Text provided —
=======

The next issue is figuring out how to handle the change from the existing systems to the new standards. Not only must you actually transition your technology, you also must transition your users. And, Saul notes, you’re bound to come across noncompliant technologies that are doing an important job and doing it well. State Street started an architectural committee early in its standardization effort to address these issues. When resolving standardization priorities, the committee started with the business objectives, ensuring that IT didn’t inadvertently standardize away a business-critical technology. The committee approach planted the seeds for business-IT cooperation that would be needed in Stage 3 a few years later.

A more subtle issue in making the shift to Stage 3 is the human factor, says John Petrey, executive VP and CIO of TD Banknorth, a banking and insurance firm. Stage 1 businesses and their employees are focused (understandably) on solving their specific, individual problems. To problem-solvers, standardizing technologies may mean a loss of control and perhaps even a loss of optimal solutions. “It takes time for people to realize that to get the benefits everyone is after, you have to share more things,” Petrey notes.

Realistically, this cultural shift takes place in spurts. “You don’t wake up one day and it’s a different culture,” he says.

=======

Directions —
[1] In the passage on IT standardization, what did State Street start early in its standardization effort to address transition issues?
[2] Transcribe the passage on IT standardization from "The next issue" to "few years later.".
[3] List every person and every organization named in the passage on IT standardization.

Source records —
=======

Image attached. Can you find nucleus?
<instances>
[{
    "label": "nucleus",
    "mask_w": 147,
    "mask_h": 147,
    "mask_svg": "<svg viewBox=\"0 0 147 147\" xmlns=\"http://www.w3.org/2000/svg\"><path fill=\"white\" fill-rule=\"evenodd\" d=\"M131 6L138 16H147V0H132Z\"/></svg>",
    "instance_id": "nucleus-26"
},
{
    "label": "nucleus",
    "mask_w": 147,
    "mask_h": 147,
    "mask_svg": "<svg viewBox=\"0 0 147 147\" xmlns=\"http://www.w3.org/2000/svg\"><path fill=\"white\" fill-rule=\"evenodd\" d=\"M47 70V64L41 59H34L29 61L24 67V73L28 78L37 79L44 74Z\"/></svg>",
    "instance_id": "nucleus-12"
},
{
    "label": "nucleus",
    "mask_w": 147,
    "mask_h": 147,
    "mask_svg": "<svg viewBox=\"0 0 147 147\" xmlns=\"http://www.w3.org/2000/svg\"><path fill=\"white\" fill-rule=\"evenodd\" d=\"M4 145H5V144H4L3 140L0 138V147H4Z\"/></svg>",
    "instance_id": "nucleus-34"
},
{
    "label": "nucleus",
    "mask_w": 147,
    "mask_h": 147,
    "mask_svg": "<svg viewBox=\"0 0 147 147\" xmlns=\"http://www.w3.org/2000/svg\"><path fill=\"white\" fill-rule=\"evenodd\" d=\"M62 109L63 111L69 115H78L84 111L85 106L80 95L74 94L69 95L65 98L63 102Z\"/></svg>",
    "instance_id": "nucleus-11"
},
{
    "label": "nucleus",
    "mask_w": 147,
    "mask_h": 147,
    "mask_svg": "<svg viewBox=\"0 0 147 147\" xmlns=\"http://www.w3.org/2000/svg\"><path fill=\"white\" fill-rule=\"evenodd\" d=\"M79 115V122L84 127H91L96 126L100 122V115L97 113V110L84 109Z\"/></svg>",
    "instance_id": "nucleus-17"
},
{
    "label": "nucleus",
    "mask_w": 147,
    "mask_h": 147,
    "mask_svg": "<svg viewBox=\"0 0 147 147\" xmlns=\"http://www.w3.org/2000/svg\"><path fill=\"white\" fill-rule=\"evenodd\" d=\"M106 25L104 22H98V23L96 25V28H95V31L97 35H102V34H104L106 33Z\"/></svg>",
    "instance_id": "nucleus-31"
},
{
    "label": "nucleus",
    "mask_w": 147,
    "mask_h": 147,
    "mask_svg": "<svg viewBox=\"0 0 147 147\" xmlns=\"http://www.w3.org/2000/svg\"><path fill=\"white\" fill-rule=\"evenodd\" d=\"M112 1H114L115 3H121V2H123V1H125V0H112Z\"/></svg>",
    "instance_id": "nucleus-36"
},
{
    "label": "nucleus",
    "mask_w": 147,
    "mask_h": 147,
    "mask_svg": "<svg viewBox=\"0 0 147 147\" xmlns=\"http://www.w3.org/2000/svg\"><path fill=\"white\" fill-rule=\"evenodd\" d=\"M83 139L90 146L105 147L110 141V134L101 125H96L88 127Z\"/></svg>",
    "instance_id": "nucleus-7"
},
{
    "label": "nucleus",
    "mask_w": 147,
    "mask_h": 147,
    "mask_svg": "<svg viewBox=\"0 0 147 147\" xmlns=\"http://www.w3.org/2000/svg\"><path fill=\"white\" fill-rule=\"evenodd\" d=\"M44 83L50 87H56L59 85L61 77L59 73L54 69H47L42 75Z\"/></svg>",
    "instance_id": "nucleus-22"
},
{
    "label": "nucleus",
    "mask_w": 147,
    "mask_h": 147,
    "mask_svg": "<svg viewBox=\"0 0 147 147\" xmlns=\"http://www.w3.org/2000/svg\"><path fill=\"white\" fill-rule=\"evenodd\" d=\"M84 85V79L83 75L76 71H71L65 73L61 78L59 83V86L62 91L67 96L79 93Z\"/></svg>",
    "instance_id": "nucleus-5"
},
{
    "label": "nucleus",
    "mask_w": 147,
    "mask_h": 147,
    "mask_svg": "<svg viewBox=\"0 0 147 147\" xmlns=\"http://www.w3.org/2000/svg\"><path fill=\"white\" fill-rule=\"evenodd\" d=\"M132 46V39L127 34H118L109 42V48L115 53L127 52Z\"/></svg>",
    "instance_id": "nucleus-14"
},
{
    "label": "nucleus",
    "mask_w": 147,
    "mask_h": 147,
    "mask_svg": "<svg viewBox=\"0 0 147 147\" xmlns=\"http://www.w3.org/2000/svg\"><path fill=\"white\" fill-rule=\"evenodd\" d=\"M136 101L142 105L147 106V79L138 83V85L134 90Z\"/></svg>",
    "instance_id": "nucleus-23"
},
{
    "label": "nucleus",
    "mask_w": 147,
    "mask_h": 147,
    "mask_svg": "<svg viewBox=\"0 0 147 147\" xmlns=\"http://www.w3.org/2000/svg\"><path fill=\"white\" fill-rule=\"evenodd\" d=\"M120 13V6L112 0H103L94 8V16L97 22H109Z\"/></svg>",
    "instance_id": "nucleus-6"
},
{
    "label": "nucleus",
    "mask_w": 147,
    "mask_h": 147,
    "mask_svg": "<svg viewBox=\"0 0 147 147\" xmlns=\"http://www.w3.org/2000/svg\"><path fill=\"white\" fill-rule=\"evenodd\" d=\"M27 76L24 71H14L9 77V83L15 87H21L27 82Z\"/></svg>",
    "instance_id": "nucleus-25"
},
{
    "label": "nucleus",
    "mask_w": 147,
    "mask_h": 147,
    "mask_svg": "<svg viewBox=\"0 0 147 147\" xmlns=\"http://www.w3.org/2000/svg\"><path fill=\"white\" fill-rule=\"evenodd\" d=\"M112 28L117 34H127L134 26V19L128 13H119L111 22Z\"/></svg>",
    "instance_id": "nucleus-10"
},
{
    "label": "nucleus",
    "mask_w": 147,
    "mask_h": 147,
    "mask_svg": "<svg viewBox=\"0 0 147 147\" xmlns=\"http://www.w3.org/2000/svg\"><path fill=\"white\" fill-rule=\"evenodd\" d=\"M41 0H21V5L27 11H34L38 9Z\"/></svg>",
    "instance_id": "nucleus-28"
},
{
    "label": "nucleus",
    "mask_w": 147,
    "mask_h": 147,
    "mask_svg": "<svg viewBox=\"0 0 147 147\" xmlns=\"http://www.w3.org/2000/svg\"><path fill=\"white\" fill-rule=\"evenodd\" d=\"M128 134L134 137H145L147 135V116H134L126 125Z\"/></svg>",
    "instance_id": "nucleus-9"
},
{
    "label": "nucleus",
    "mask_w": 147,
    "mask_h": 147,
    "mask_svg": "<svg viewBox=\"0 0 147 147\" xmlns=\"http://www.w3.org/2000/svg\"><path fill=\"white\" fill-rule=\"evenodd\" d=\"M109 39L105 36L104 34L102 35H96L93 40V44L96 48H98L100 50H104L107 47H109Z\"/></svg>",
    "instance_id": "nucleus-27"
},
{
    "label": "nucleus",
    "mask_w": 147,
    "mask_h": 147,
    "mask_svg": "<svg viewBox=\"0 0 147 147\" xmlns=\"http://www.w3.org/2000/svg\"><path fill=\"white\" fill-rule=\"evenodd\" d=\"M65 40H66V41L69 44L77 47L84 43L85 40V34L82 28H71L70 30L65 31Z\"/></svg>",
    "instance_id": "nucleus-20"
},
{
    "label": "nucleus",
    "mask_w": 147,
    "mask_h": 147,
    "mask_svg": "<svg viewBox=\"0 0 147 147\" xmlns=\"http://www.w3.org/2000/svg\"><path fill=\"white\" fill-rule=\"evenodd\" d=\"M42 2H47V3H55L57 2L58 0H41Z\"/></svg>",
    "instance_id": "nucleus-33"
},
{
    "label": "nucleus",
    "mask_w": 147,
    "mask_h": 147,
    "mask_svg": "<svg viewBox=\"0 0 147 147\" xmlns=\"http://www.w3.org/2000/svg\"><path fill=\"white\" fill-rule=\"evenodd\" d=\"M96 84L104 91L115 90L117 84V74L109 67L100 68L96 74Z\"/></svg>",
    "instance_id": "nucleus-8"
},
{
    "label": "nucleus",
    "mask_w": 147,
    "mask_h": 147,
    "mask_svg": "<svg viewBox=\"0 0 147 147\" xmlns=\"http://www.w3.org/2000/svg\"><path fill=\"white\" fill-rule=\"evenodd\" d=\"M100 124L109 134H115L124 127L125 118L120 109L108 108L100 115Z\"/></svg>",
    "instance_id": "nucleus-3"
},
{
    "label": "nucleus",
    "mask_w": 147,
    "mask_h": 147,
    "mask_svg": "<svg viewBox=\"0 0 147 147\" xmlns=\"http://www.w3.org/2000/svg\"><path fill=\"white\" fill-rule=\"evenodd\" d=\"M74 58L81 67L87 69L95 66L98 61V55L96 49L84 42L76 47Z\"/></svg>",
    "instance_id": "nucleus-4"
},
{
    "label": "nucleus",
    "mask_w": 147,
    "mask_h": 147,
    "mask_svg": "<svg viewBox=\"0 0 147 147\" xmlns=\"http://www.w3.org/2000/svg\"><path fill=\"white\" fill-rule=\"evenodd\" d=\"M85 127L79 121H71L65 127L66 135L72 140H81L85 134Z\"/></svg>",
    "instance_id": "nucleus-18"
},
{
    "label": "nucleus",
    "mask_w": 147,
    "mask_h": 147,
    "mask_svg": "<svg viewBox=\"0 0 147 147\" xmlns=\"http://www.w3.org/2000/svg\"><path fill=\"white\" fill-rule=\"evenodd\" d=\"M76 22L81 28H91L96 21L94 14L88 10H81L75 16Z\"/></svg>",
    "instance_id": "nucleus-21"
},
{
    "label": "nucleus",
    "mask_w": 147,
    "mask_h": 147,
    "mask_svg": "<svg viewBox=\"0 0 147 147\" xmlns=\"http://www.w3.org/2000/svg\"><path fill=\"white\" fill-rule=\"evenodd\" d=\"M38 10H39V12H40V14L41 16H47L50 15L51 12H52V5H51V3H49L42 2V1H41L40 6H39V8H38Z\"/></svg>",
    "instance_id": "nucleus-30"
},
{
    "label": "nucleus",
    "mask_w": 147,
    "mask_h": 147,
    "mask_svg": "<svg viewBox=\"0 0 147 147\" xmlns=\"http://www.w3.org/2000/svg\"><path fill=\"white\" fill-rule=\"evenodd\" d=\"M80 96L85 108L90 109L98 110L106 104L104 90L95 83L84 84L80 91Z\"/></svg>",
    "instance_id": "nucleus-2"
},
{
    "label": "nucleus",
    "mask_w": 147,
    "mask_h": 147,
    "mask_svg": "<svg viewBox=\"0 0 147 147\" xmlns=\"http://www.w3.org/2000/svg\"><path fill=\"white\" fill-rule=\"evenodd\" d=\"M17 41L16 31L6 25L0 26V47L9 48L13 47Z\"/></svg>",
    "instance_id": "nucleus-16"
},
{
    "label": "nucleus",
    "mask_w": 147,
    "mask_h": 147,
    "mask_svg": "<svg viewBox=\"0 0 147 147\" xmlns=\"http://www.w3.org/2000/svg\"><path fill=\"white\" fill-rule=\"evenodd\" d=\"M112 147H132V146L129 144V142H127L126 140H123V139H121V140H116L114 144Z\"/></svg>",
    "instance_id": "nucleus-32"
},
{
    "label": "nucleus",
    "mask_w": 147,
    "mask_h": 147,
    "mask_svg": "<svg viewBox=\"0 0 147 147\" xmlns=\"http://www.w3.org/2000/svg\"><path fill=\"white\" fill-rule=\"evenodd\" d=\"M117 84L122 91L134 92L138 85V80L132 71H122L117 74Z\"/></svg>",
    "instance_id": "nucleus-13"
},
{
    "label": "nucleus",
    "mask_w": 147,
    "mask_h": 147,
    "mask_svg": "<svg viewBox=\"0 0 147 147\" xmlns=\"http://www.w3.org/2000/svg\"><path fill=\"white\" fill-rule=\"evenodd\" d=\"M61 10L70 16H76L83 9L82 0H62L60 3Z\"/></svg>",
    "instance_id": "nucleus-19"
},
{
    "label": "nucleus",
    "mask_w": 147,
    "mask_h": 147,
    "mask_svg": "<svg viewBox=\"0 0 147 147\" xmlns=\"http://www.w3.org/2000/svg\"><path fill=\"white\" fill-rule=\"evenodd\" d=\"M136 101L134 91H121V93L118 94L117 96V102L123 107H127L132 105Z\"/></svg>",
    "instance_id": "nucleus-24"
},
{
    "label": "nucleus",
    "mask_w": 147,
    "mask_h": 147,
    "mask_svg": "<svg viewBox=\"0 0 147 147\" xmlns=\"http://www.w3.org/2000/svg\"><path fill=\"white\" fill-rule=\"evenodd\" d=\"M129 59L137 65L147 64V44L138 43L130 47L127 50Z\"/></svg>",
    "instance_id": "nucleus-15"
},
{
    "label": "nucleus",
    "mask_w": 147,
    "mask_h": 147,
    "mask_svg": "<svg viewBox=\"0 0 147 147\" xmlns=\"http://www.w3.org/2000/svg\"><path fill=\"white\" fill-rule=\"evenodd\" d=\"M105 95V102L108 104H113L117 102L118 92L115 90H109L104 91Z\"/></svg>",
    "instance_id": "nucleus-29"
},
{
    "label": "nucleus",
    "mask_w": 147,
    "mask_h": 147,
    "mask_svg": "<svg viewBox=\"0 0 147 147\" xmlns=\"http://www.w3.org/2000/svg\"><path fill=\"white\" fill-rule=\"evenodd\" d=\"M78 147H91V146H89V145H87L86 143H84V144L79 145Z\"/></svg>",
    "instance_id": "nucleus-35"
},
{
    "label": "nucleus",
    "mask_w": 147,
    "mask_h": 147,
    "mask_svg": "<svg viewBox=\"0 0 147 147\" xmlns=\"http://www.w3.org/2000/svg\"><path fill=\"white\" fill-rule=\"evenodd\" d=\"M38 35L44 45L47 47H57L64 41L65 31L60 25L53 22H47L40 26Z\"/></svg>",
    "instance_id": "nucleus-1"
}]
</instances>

=======

Expected responses —
[1] An architectural committee.

[2]
The next issue is figuring out how to handle the change from the existing systems to the new standards. Not only must you actually transition your technology, you also must transition your users. And, Saul notes, you’re bound to come across noncompliant technologies that are doing an important job and doing it well. State Street started an architectural committee early in its standardization effort to address these issues. When resolving standardization priorities, the committee started with the business objectives, ensuring that IT didn’t inadvertently standardize away a business-critical technology. The committee approach planted the seeds for business-IT cooperation that would be needed in Stage 3 a few years later.

[3] Saul, State Street, John Petrey, TD Banknorth